The flight capped 11 years of preparation and $13 billion in spending. Spectators camped out by the airport to be there for what some said was Europe's biggest aviation event since the first flight of the supersonic Concorde in 1969.

The A380, with a catalogue price of $282 million, represents a huge bet by Airbus that international airlines will need bigger aircraft to transport passengers between ever-busier hub airports.

But some analysts say signs of a boom in the market for smaller wide-body planes, such as Boeing's long-range 787 "Dreamliner," show that Airbus was wrong to focus so much time and money on its superjumbo.

The president of Boeing's French subsidiary, Yves Galland, said he watched the televised takeoff and "shared the emotion of the people of Airbus."

But, speaking on LCI television, he also reiterated Boeing's argument that Airbus has overestimated the market for jumbo jets, which he called "quite weak."

"We don't have the same analysis of the market as Airbus," he said.

Just this week, Air Canada said it had firm orders for 32 new Boeing jets, including 14 787s, with a list value of about $6 billion, and Air India announced plans to order 50 Boeing jets worth $6.8 billion. Air India wants 27 of the 787s, which will carry up to 257 passengers and have a list price of $120 million, boosting total orders and commitments for the plane to 237. The 787, which was launched a year ago, is scheduled to enter service in 2008.

So far, Airbus has booked 154 orders for the A380, which it says will carry passengers 5 percent farther than Boeing's longest-range 747 jumbo at a per-passenger cost up to one-fifth below its rival's.

But Airbus has yet to prove that it can turn a profit on its superjumbo investment, a third of which came from came from European governments.

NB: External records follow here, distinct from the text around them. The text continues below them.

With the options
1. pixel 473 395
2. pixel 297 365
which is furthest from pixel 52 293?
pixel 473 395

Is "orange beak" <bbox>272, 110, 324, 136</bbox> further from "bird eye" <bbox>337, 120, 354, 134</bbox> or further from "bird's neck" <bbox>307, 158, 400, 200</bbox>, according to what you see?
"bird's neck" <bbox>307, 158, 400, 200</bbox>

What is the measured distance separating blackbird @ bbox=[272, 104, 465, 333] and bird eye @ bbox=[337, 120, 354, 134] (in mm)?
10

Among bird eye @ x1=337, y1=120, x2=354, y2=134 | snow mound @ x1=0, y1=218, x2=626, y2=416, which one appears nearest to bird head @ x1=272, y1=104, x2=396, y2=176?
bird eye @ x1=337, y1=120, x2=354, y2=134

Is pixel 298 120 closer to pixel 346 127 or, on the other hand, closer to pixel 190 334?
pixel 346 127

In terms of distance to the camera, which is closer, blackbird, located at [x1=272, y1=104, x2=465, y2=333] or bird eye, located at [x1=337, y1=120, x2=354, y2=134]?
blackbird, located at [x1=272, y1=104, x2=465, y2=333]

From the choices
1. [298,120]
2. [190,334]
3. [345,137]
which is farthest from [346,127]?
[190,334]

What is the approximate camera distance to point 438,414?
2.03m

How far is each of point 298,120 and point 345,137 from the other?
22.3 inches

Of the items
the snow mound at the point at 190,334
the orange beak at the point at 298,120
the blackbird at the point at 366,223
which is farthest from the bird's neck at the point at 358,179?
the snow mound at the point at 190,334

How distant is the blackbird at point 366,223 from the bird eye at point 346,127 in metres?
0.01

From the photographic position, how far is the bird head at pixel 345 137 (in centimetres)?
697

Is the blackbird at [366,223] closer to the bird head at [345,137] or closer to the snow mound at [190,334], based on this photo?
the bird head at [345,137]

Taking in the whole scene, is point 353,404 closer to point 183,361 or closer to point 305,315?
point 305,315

Airbus, a unit of European Aeronautic Defence and Space Co., is also planning to bring its own mid-sized jetliner, the A350, into service in 2010 — two years after the Boeing 787.

Aviation experts say risks were very slim on the A380 maiden test flight since a plane's aerodynamic characteristics are already well known before it takes off, thanks to years of computer modeling and wind-tunnel tests.

Problems are more likely, but still very rare, later in the test-flight program, when the pilots deliberately take the plane to its limits. An Airbus A330 prototype crashed here in July 1994, killing chief test pilot Nick Warner and six others as they conducted a simulated engine failure exercise.

The test-flight program is likely to finish before the A380 enters service for Singapore Airlines in mid-2006, Airbus said — about three months behind the previous schedule.

Part of the delay is down to the superjumbo's struggle with a weight problem that consumed months of engineering time and most of the program's $1.88 billion in cost overruns. Competitive pressure on airlines to offer plusher business-class seating tightened the squeeze — compounded by the A380's sheer scale.